** Passage **
William Henry Jackson. Grand Canyon of the Yellowstone. U.S. Geological Survey of the Territories, 1871.
Courtesy of Buffalo Bill Center of the West.
SH: Yes, and I think that Justine is looking at a way of life and a broader connection.
JA: I wonder about the different stereotypes of men and women and how they play out in both of your work? Millee, you called men "rugged individuals" earlier, who could go out into the wilderness and are maybe a little bit unemotional or untied to their spiritual emotions. Women are somehow seen as emotional creatures or are considered to be better tied to their emotions. I wonder if that plays out in your photographs? Is that something you feel you have to respond to in the sense that you're better tied to your emotions than your male colleagues might be? Is that something expected of you?
Stephen Shore. 2nd Street East and South Main Street, Kalispell, Montana, Aug. 22, 1974.
Chromogenic color print, 14” x 18”. Courtesy of the Museum of Modern Art, New York, NY.
MT: I don't think that I've ever had that particular thought about my relationship to my work in landscape, at least overtly, but I think it is something that is on my mind. With my work, I to point the construction of the visual representations of place by pairing two seemingly opposing forces, which would be the romanticized landscape and this other aesthetic system that is more structured or geometric or mathematical. When I think of the shapes that I impose on this landscape, they seem like the opposite of organic. Even though geometry plays itself out in our everyday life all the time, it's still a more man-made construct. I am aware of the opposition in my work between the rational and irrational, in particular, in a series called "Impossible Geometry," where I stitch geometric forms onto the photograph. I use stitching because of its historically stereotypical feminine quality to rupture the perspective that the camera creates by drawing attention both to the surface of the paper and the illusion of three-dimensional perspective on the two-dimensional surface. The shapes I stitch are irresolvable — they could never exist in three dimensions; they can only exist on the two-dimensional plane. They are imaginary. I'm trying to have a conversation about gender and gaze, but maybe not as overtly as referencing those two stereotypes directly.
JA: That's interesting in the sense that you're sort of remaking the land into something it can't possibly be.

** Information shown **
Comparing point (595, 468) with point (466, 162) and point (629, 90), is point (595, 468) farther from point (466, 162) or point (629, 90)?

** Work to complete **
Retype everything from "Courtesy of Buffalo" down to "Aug. 22, 1974." in the interview above.

** Task result **
Courtesy of Buffalo Bill Center of the West.
SH: Yes, and I think that Justine is looking at a way of life and a broader connection.
JA: I wonder about the different stereotypes of men and women and how they play out in both of your work? Millee, you called men "rugged individuals" earlier, who could go out into the wilderness and are maybe a little bit unemotional or untied to their spiritual emotions. Women are somehow seen as emotional creatures or are considered to be better tied to their emotions. I wonder if that plays out in your photographs? Is that something you feel you have to respond to in the sense that you're better tied to your emotions than your male colleagues might be? Is that something expected of you?
Stephen Shore. 2nd Street East and South Main Street, Kalispell, Montana, Aug. 22, 1974.